▸ **Excerpted text**
Last night, Khadi and I stayed up late trying to plan our AI for today. We ended up talking for hours and forming only two questions. We were so frustrated with the process that we eventually just gave up.

We woke to a new day with the hope that our frustration had not been in vain. In a way, it was because it turned out to be such a straightforward, nonchalant conversation with the villagers that little or no planning had been necessary. This reinforces the need to first experience, not intellectualize the lessons I will be learning here.

One problem our group faced was some of the villagers hoping to be paid for their discussion with us. We had to explain AI and our objectives once more as we struggled against being seen as tourists looking to just objectify the village, not students looking to enter into dialog with it, to learn from and eventually (through a relationship to the organization with which we are working) contribute to its further development.

▸ **To do**
a) From the village visit text, return the passage starting with "We woke to a" and going on through "its further development.".
b) According to the village visit text, how many questions did the group form during the previous night's planning?

▸ **Data lines**
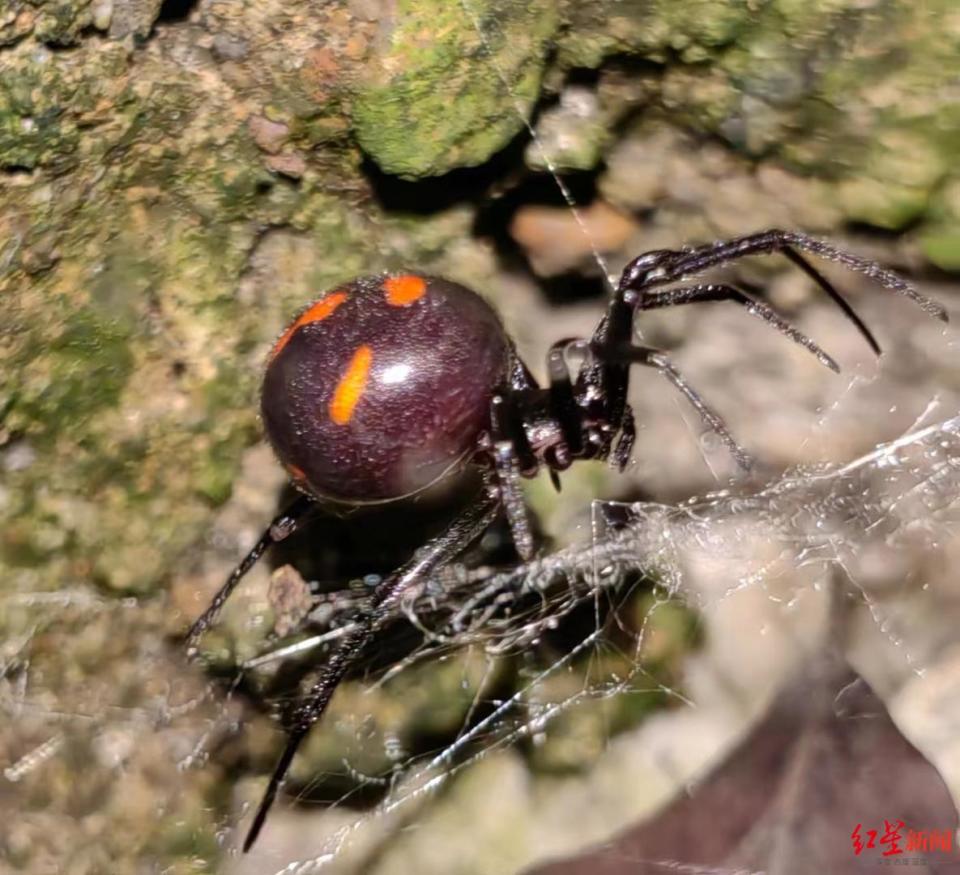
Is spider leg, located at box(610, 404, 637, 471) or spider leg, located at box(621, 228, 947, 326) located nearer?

▸ **Results by task**
a)
We woke to a new day with the hope that our frustration had not been in vain. In a way, it was because it turned out to be such a straightforward, nonchalant conversation with the villagers that little or no planning had been necessary. This reinforces the need to first experience, not intellectualize the lessons I will be learning here.

One problem our group faced was some of the villagers hoping to be paid for their discussion with us. We had to explain AI and our objectives once more as we struggled against being seen as tourists looking to just objectify the village, not students looking to enter into dialog with it, to learn from and eventually (through a relationship to the organization with which we are working) contribute to its further development.

b) Two.